Following 12 days of trial and testimony from 18 witnesses, ExxonMobil Corporation ("EM") won a resounding victory in a closely watched securities fraud trial brought by the New York Attorney General ("NYAG"). The December 10, 2019, decision by trial-level New York Supreme Court Justice Ostrager concluded an investigation that lasted more than three years and entailed extensive discovery by the NYAG into EM's representations about the projected impact of climate change on EM's finances and operations.

The NYAG brought claims for four counts of fraud against EM but ultimately pursued only two claims arising under New York's Martin Act, General Business Law § 352 et seq., and Executive Law § 63(12). The Martin Act is one of the broadest state antifraud securities statutes in the country. One can be liable under the Martin Act for making a misrepresentation or omission of material fact in connection with the issuance, sale, or purchase of securities. New York's test for materiality is the same as the federal standard in securities fraud cases: "[a] statement or omission is material if there is a substantial likelihood that a reasonable shareholder would consider it important in deciding how to act." Fraudulent acts that violate the Martin Act also violate Executive Law § 63(12) when they are repeated. Neither statute requires proof of intent or actual reliance by investors.

In late 2013, EM received various shareholder inquiries asking EM for information about how it factored climate change risk and regulation into its business decisions. EM also received two shareholder proposals requesting that EM produce a report describing its strategic plan to address climate change risk. In exchange for the withdrawal of the shareholder proposals, EM agreed to publish two reports that outlined the manner in which it factored climate change regulation into its business decisions. EM published two reports on March 31, 2014 (together, "March Reports"). The NYAG's complaint principally alleged that the March Reports and subsequent related public statements contained material misrepresentations and omissions. In particular, the NYAG argued that EM used different, less demanding metrics to account for the costs of climate change in its internal business analyses than the metrics it disclosed to the public.

Referring to the NYAG's complaint as "hyperbolic," the court held both that EM's statements were not false or misleading, and that EM's statements were not material. First, the evidence showed that EM's business units used a "proxy cost of carbon" and "GHG costs" as standard gap fillers for their business analyses, and that these metrics, though related, were distinct and intended to quantify the long-term costs and effects of existing and future environmental regulation. The evidence also showed that, where appropriate, EM business units used additional facts on the ground to generate localized projections of regulatory risk and cost, which they used in making business decisions. The court found that EM did not make any false or misleading statements with respect to these metrics.

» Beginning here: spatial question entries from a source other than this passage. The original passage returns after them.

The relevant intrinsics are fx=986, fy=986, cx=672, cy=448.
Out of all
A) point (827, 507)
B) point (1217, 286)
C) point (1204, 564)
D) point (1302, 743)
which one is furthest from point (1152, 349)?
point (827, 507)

Second, the court held that there was no proof adduced at trial that EM's statements in the March Reports (or any other related statements) affected EM's balance sheet, income statements, or any other financial disclosure. The court found that the NYAG had built its case, in part, on testimony from an investor-witness who was "manifestly biased" against EM. The court concluded that the NYAG's case was "largely focused on projections of proxy costs and GHG costs in 2030 and 2040" and that "no reasonable investor during the period from 2013 to 2016 would make investment decisions based on speculative assumptions of costs that may be incurred 20+ or 30+ years in the future with respect to unidentified future projects."

This victory is a landmark case in several respects. It is only the second climate change case to go to trial in the United States and the first where plaintiffs were able to obtain significant discovery from an energy company defendant. More cases continue to come down the pipeline, however. Last fall, Massachusetts Attorney General Maura Healey brought a similar but broader case against EM, arguing that the company misrepresented the projected impact of climate change on its finances, both to investors but also to consumers in its advertisements for "greener" product lines. Additionally, more than a dozen public nuisance lawsuits have been brought against oil and gas companies of various sizes.

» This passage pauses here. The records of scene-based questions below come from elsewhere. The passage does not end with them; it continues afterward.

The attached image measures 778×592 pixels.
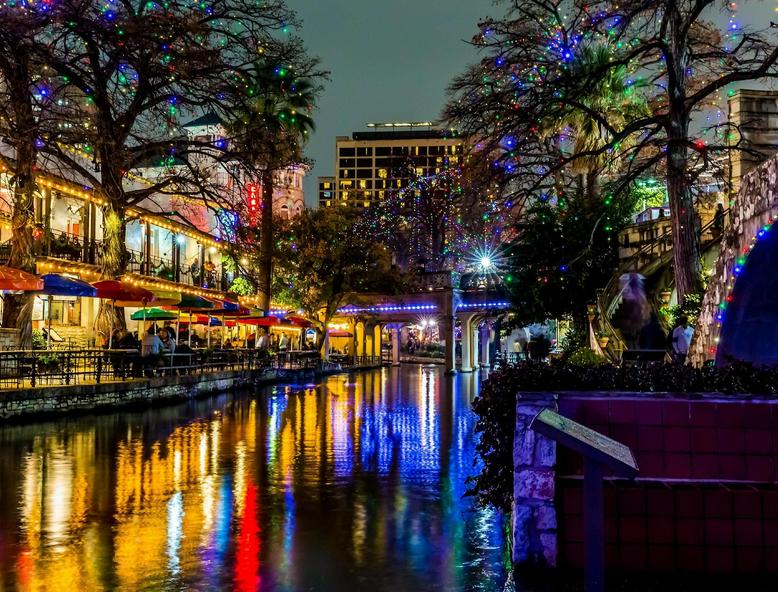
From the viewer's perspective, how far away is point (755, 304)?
11352 millimetres

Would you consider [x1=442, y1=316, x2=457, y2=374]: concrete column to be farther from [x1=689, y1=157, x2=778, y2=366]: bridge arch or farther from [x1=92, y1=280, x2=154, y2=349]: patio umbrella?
[x1=689, y1=157, x2=778, y2=366]: bridge arch

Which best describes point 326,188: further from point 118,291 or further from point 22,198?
point 22,198

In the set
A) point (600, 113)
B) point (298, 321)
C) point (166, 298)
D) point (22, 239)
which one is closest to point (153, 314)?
point (166, 298)

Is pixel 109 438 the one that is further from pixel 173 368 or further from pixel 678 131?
pixel 678 131

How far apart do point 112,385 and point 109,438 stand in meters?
6.64

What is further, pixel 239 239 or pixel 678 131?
Result: pixel 239 239

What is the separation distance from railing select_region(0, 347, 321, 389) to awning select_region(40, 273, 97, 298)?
153cm

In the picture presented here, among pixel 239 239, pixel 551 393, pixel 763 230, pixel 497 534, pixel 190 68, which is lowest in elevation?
pixel 497 534

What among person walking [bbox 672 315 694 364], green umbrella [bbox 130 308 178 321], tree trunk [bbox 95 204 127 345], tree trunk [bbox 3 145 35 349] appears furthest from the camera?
green umbrella [bbox 130 308 178 321]

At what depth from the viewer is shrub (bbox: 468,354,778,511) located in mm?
6629

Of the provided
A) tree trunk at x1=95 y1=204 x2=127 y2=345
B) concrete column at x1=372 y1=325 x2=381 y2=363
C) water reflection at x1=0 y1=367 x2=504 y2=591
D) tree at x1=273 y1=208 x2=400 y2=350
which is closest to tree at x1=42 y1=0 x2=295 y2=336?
tree trunk at x1=95 y1=204 x2=127 y2=345

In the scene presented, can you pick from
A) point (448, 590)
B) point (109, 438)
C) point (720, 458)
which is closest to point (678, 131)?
point (109, 438)

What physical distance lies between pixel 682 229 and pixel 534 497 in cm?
1618

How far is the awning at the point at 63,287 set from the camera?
2127cm
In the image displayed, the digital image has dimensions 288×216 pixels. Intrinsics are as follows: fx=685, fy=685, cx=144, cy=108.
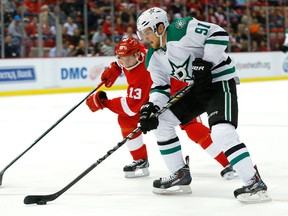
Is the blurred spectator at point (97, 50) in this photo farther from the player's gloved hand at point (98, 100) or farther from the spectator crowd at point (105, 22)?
the player's gloved hand at point (98, 100)

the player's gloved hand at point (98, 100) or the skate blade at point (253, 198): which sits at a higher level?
the player's gloved hand at point (98, 100)

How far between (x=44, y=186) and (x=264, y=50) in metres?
12.1

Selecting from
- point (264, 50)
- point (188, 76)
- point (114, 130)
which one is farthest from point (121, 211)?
point (264, 50)

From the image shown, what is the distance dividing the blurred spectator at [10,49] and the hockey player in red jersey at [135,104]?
735 cm

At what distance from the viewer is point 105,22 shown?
1322 centimetres

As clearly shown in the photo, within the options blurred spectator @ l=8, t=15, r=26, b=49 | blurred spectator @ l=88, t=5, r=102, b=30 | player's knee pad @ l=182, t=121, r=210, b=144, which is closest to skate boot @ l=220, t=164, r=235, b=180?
player's knee pad @ l=182, t=121, r=210, b=144

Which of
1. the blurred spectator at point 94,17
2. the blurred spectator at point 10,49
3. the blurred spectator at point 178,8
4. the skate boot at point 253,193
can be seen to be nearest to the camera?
the skate boot at point 253,193

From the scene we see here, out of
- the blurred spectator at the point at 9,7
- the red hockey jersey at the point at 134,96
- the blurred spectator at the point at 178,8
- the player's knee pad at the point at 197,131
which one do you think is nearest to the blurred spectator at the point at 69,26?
the blurred spectator at the point at 9,7

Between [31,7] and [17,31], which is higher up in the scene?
[31,7]

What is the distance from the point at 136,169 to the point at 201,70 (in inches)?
43.9

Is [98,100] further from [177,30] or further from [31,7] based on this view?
[31,7]

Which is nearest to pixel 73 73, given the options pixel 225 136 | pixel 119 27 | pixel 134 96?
pixel 119 27

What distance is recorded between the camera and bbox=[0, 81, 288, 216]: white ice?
3.23 meters

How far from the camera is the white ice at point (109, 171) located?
3.23m
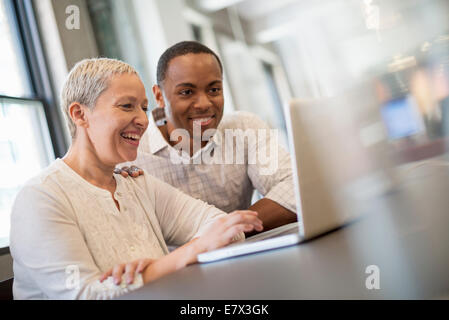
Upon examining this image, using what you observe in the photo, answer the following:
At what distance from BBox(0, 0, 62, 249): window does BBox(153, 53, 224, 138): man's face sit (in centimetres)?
77

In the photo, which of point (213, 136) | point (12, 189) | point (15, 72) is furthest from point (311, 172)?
point (15, 72)

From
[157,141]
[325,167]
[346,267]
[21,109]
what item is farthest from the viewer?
[21,109]

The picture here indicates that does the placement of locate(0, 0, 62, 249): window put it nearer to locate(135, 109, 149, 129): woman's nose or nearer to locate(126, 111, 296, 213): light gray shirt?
locate(126, 111, 296, 213): light gray shirt

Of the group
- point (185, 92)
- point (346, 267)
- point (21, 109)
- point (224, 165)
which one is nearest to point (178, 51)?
point (185, 92)

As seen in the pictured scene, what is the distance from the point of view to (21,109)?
2.14 metres

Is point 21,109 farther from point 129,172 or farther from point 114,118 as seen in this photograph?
point 114,118

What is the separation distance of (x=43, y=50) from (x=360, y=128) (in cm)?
206

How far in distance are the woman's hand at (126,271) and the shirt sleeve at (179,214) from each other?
39cm

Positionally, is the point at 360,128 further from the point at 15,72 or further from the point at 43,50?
the point at 43,50

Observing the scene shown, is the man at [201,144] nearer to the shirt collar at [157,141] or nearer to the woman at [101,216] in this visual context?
the shirt collar at [157,141]

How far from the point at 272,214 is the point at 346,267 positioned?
3.21 ft

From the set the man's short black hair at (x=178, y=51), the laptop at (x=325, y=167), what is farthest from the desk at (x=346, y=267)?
the man's short black hair at (x=178, y=51)

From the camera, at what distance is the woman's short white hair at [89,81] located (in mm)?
1074

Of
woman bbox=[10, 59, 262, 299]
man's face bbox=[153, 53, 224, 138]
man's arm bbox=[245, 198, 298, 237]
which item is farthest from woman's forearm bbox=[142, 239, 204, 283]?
man's face bbox=[153, 53, 224, 138]
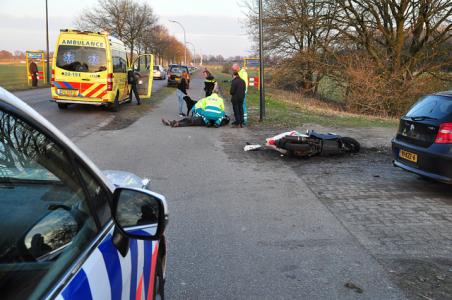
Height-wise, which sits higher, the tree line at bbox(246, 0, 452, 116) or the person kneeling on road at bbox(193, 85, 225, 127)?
the tree line at bbox(246, 0, 452, 116)

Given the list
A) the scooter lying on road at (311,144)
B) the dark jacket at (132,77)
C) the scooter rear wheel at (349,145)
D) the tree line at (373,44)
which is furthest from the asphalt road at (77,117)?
the tree line at (373,44)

Climate change-based litigation is still only beginning, and plaintiffs continue to bring lawsuits based on novel legal theories to hold energy companies financially liable for climate change. Although oil and gas companies have been the early and most obvious targets of many of these lawsuits, companies of all types and sizes could foreseeably be hauled into court on similar grounds. Judge Ostrager's opinion is an important bellwether decision. Moreover, it presents a positive example of a judge focusing on the actual claims and evidence in a particular climate change case as opposed to greater political or cultural concerns around climate change.